I am trying to get a point biserial correlation between a continuous vocabulary score and syntactic productivity (dichotomous: productive vs not_productive).
I tried both the ltm packages
> biserial.cor (lol$voc1_tvl, lol$synt, use = c("complete.obs"))
and the polycor package
> polyserial( lol$voc1_tvl, lol$synt, ML = FALSE, control = list(), std.err = FALSE, maxcor=.9999, bins=4)
The problem is that neither test gives me a p-value
How could I run a point biserial correlation test and get the associated p-value or alternatively calculate the p-value myself?
Since the point biserial correlation is just a particular case of the popular Peason's product-moment coefficient, you can use cor.test
to approximate (more on that later) the correlation between a continuous X and a dichotomous Y. For example, given the following data:
set.seed(23049)
x <- rnorm(1e3)
y <- sample(0:1, 1e3, replace = TRUE)
Running cor.test(x, y)
will give you the information you want.
Pearson's product-moment correlation
data: x and y
t = -1.1971, df = 998, p-value = 0.2316
alternative hypothesis: true correlation is not equal to 0
95 percent confidence interval:
-0.09962497 0.02418410
sample estimates:
cor
-0.03786575
As an indication of the similarity between the coefficients, notice how the calculated correlation of -0.03786575
is similar to what ltm::biserial.cor
gives you:
> library(ltm)
> biserial.cor(x, y, level = 2)
[1] -0.03784681
The diference lies on the fact that biserial.cor
is calculated on the population, with standard deviations being divided by n
, where cor
and cor.test
calculate standard deviations for a sample, dividing by n - 1
.
As cgage noted, you can also use the polyserial()

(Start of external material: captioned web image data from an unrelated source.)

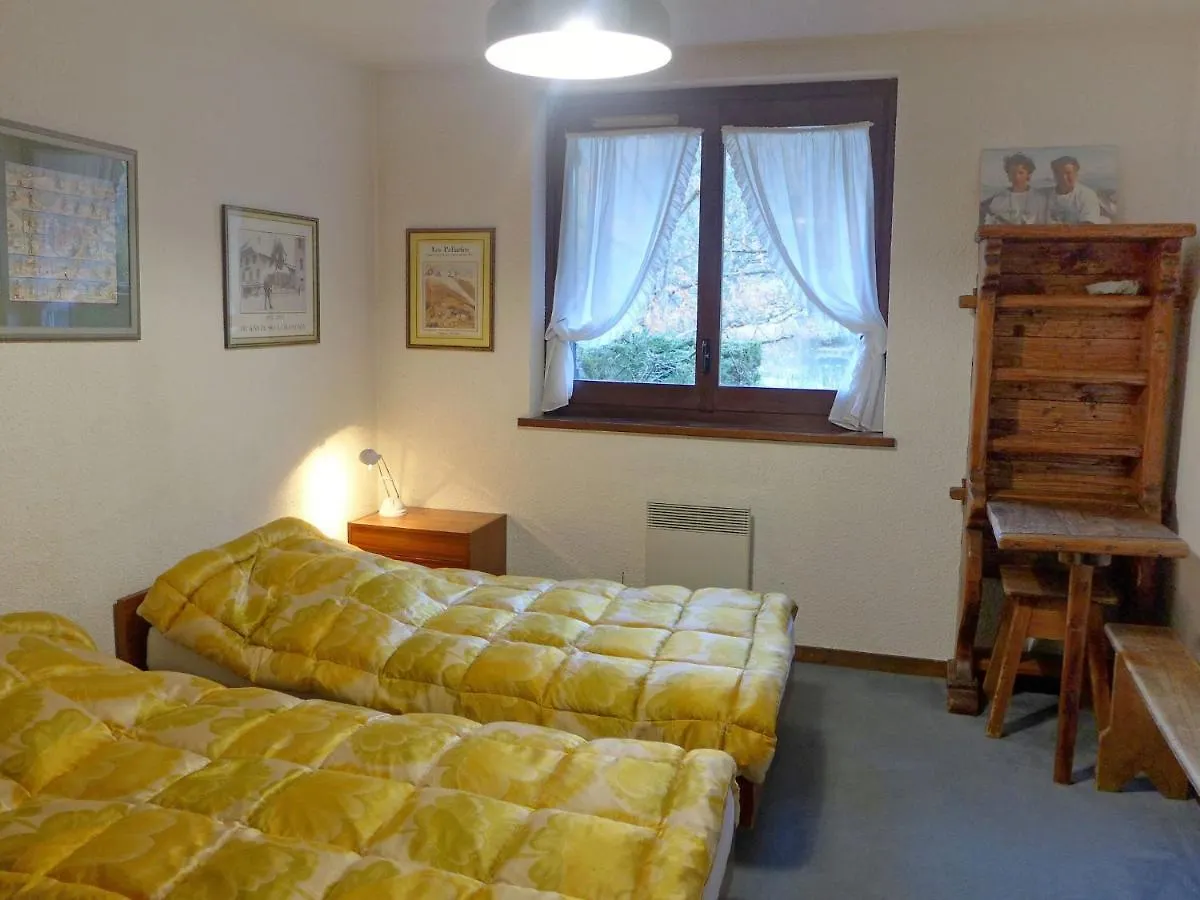 Apartment Champraz-7 By Interhome Chamonix 0*,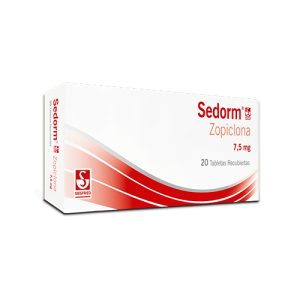 SEDORM 7.5 MG CAJA X 20 TAB (ZOPICLONA)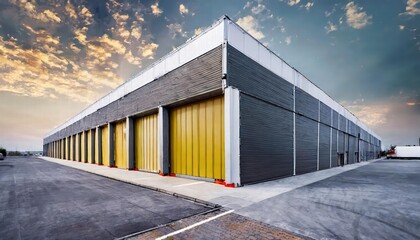 Innovative Modern Logistics Warehouse Building Structure A CuttingEdge Facility Designed for Efficient Storage, Distribution, and Supply Chain Management in the Evolving Ecommerce Landscape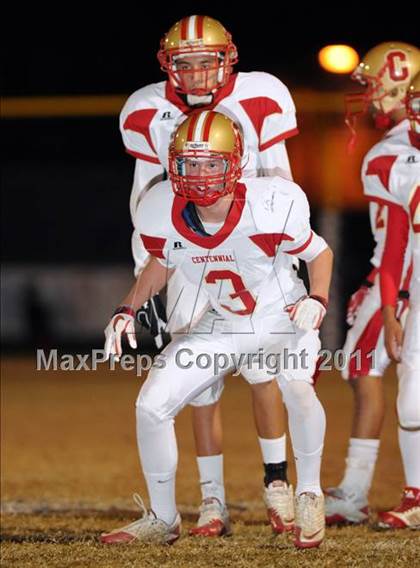 Thumbnail 2 in Centennial @ Bakersfield (CIF CS D1 Quarterfinals) photogallery.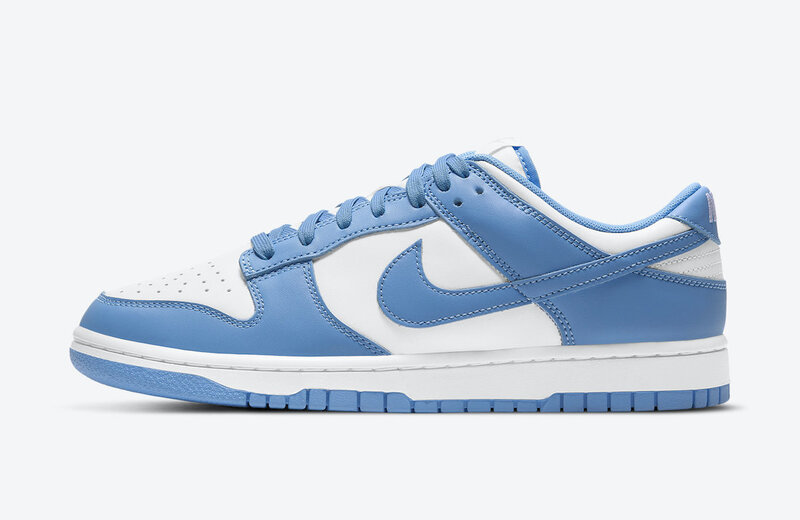 University blue dunk low Clearance
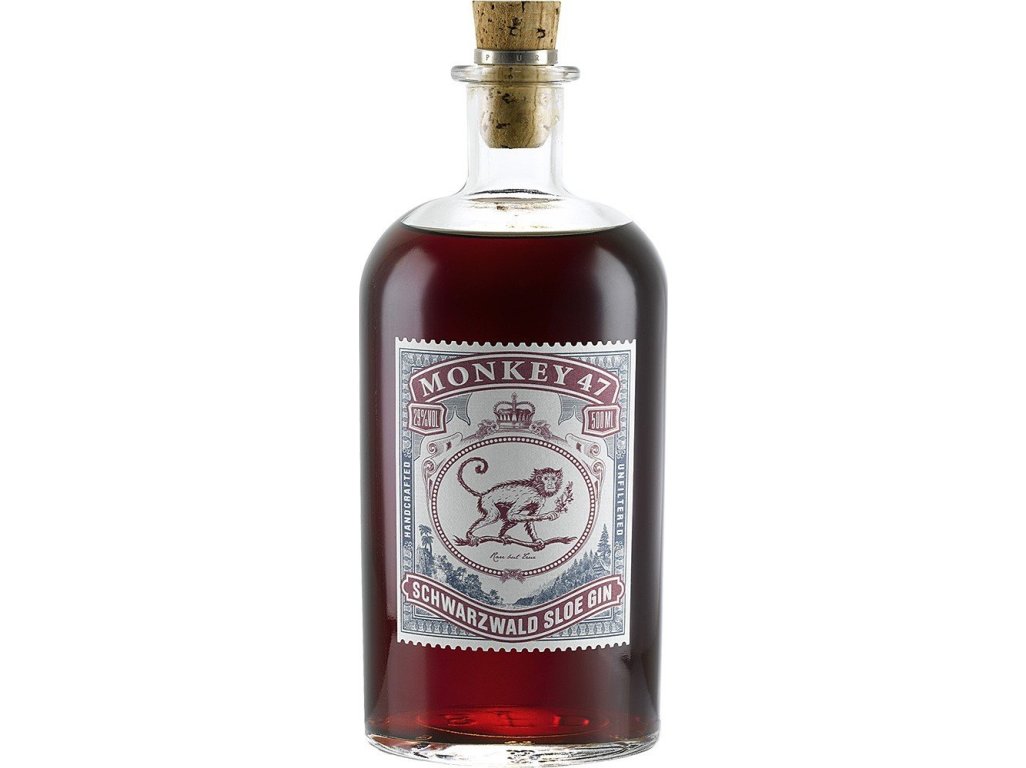 Monkey 47 Sloe Gin 29 % 0,5 l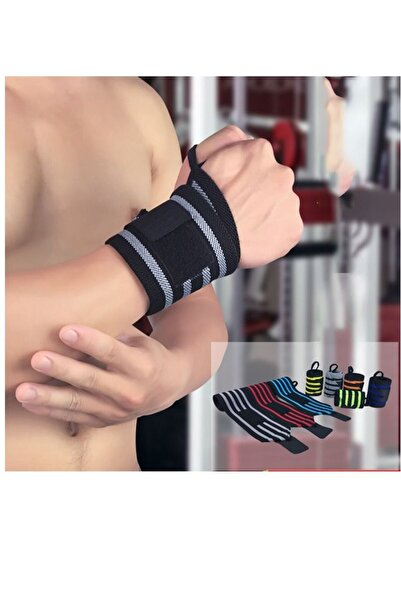 Alcoach Pair of Weight Lifting Training Straps Crossfit Wrist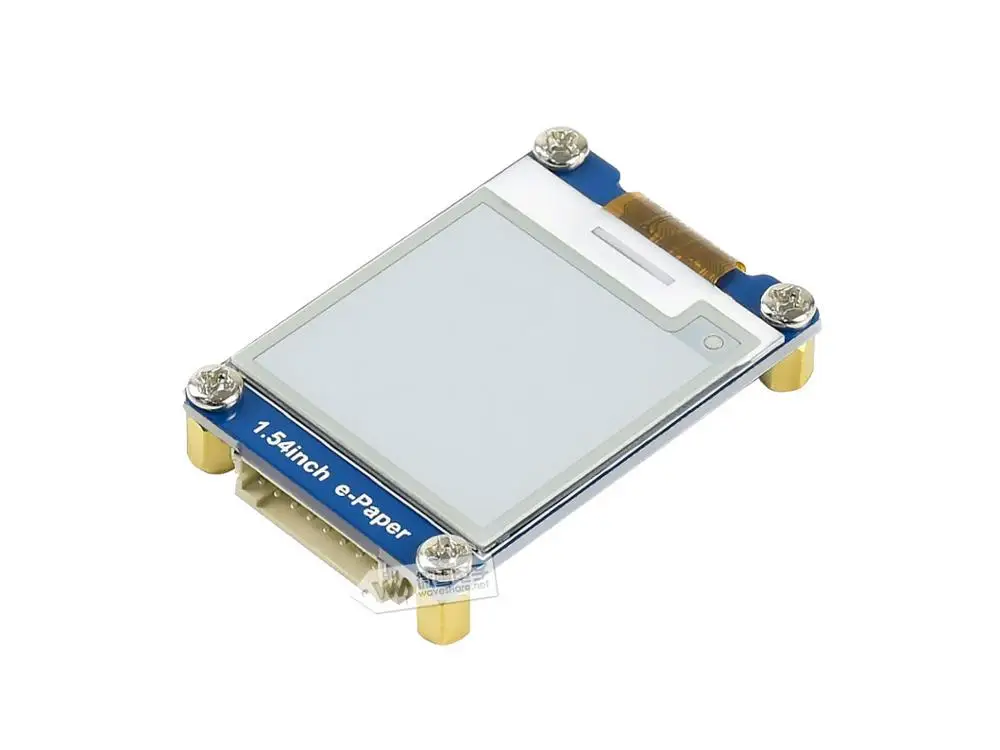 

1.54inch e-Paper Module,200x200, SPI interface,ultra low power consumptionEmbedded controller,Supports various controller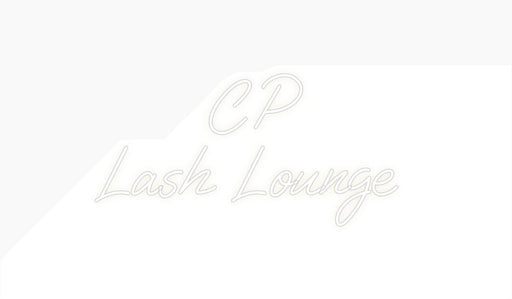 Custom Neon: CP Lash Lounge - Neon Filter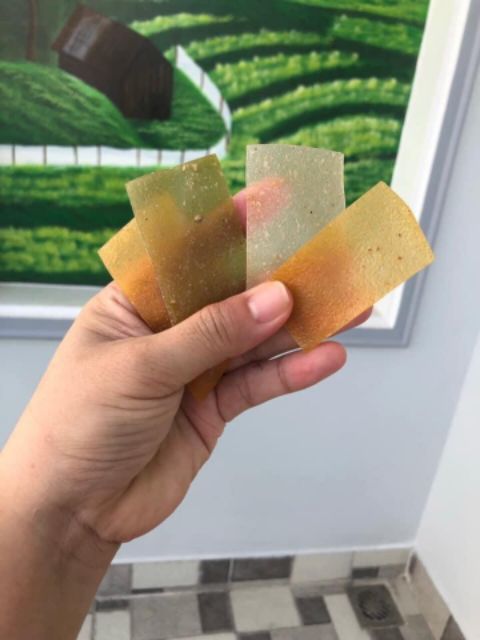 55k 500gr Phồng Tôm Rau củ cốt dừa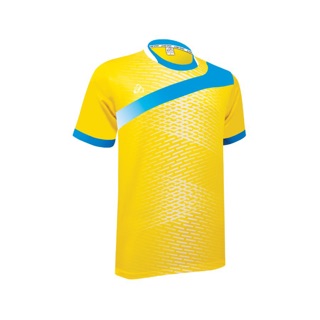เสื้อกีฬาEGO SPORT EG5101 สีเหลือง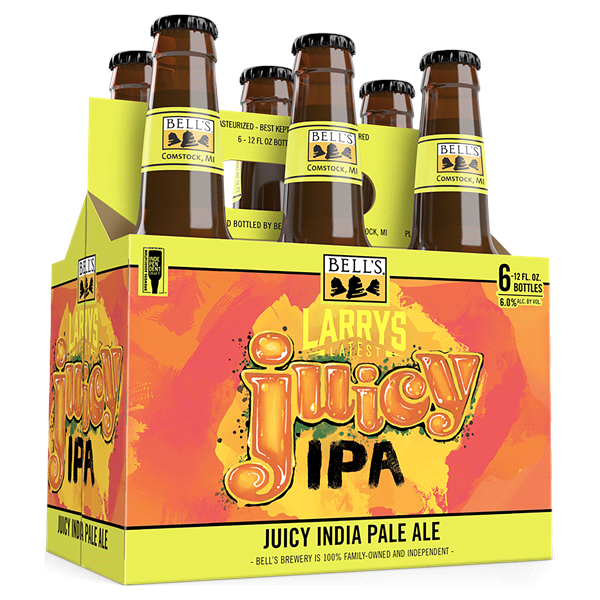 slide 1 of 1, Bell's Larrys Latest Juicy Ipa, 12 oz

function, which in my example would yield
> polyserial(x, y, std.err = TRUE)
Polyserial Correlation, 2-step est. = -0.04748 (0.03956)
Test of bivariate normality: Chisquare = 1.891, df = 5, p = 0.864
Here, I believe the difference in the calculated correlation (-0.04748) is due to polyserial
using an optimization algorithm to approximate the calculation (which is unnecessary unless Y has more than two levels).